The noble Lord, Lord Turnberg, asked how Health Education England could ensure continuous improvement in the quality of education and training. Again, I have a good answer for him. In short, I can say that as commissioners with responsibility for the investment of around £5 billion, Health Education England and the LETBs will have considerable influence over the education that is commissioned from education institutions and the training that is delivered by employers through clinical placement and training programmes. They will work together with providers to deliver high-quality clinical and public health placements. I can assure the noble Lord that Health Education England must seek advice widely. The Bill requires that the body obtains the necessary advice needed to carry out its functions, which includes professional regulators and organisations involved in the provision of education and training—royal colleges and universities, for example.
The noble Lord, Lord Rix, asked me what Health Education England will do in terms of improving education and training for people who care for those with learning disabilities. The answer is that it will work with employers, commissioners, education providers and professional bodies so that education and training evolves better to support people in that category.
My noble friend Lord Willis and the noble Lord, Lord Patel, asked why local education and training boards do not have a duty to promote research. Health Education England has the primary duty to promote research. As committees of Health Education England the LETBs will support the national body in delivering this duty through their workforce planning and education and training functions. Health Education England will work with the National Institute for Health Research to ensure appropriate investment in education and training to develop clinical academic careers.
I will respond to the noble Baroness, Lady Emerton, on her question of representatives of the professions on the board of the HRA, and that there should be more investment in multi-professional research and not just clinical research. In my letter, I shall also cover transparency of research, which was rightly raised by the noble Lord, Lord Turnberg, and others.
To my noble friend Lord Willis, I can say on his question about the HRA’s responsibility for co-ordinating and standardising regulatory practice that that is precisely what is envisaged for the HRA. That is why the clauses give the HRA a unique freestanding duty to do just that, relating to the regulation of health and social care research, in addition to the duty to co-operate with other regulatory bodies. I am happy to expand on that when I write to him, along with the question posed by the noble Lord, Lord Wigley, about the HRA’s duty to co-operate with the devolved Administrations.

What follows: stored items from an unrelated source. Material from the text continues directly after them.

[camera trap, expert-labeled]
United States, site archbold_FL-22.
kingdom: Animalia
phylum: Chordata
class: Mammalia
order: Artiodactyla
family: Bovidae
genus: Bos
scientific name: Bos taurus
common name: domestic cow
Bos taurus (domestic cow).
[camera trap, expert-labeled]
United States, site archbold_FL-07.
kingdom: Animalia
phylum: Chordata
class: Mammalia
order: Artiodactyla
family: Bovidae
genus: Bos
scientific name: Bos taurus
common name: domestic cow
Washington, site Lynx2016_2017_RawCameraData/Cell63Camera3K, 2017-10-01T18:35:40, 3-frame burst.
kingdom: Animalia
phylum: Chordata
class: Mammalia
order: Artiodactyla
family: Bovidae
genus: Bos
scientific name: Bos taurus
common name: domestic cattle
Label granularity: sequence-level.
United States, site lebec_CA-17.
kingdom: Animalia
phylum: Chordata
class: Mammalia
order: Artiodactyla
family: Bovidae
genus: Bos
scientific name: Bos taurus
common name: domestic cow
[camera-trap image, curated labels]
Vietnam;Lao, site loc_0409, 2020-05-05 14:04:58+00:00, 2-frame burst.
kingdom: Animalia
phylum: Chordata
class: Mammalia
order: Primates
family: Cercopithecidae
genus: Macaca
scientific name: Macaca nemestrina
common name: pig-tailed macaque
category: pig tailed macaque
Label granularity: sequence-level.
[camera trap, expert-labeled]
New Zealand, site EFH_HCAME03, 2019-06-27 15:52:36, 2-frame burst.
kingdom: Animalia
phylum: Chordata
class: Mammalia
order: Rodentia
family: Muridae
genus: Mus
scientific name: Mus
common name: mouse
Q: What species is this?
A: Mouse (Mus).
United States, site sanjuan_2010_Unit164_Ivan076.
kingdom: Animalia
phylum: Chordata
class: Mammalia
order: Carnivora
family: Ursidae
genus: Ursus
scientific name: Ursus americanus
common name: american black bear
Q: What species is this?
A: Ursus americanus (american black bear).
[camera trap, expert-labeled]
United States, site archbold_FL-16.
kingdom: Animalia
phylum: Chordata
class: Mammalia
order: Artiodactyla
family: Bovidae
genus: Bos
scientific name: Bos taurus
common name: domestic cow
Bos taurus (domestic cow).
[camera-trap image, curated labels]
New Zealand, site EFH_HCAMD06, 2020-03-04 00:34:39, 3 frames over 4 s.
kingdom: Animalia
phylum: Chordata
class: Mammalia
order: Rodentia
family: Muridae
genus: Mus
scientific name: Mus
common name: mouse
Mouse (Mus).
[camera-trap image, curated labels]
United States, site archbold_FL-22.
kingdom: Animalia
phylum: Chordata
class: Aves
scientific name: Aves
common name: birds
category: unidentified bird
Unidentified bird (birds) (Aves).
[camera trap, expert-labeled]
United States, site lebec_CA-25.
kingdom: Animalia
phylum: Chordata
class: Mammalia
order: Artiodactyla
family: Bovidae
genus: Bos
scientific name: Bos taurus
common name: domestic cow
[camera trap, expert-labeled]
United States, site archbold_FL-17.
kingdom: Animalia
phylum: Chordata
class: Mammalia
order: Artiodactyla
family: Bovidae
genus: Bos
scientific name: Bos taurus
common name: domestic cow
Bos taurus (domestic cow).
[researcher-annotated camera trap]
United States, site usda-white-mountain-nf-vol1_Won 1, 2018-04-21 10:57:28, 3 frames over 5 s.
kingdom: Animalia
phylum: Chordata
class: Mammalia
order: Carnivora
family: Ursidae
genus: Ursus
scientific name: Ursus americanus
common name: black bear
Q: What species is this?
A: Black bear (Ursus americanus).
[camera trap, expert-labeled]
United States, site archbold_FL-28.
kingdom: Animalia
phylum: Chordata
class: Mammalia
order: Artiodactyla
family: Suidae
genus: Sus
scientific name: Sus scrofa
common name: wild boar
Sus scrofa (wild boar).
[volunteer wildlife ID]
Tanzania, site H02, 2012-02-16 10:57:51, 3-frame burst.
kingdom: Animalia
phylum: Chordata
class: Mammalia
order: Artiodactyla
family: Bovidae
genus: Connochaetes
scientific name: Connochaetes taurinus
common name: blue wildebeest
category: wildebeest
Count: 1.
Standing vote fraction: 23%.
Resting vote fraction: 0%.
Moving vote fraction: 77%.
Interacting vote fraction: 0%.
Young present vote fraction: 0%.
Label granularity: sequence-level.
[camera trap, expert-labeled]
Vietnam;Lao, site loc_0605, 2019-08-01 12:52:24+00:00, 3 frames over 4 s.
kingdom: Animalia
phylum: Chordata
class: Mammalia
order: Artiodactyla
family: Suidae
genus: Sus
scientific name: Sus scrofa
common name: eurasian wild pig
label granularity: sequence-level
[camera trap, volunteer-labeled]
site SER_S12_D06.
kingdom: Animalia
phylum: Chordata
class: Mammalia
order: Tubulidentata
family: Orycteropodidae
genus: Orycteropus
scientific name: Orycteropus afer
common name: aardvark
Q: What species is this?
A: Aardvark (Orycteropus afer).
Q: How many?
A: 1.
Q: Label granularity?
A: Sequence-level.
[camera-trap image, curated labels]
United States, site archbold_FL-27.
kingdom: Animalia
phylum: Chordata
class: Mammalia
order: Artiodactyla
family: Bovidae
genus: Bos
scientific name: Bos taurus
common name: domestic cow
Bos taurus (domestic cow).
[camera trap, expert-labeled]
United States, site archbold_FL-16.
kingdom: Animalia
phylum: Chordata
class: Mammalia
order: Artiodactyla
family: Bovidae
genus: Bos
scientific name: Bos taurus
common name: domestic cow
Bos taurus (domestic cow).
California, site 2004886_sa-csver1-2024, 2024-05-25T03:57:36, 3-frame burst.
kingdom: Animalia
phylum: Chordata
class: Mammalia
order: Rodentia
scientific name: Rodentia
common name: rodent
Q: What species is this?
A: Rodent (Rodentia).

The noble Baroness, Lady Pitkeathley, observed that this Bill does not provide all the answers to the challenges facing us in meeting the needs of those adults who require social care. I would never claim that it does. However, I have discerned that she and other noble Lords regard the Bill as a landmark measure, representing an essential and major advance in the law relating to care and support. Later stages of our debates will provide an opportunity to consider the detailed issues that noble Lords have raised today and the Government’s mind is open to making further improvements to clauses. I look forward to those debates, and to engaging with noble Lords outside this Chamber to clarify and discuss the Bill’s provisions. Meanwhile, I repeat my thanks to all noble Lords who have spoken today in a debate that has been fully worthy of the vital and pressing issues now before us. I commend the Bill to the House.
Bill read a second time and committed to a Committee of the Whole House.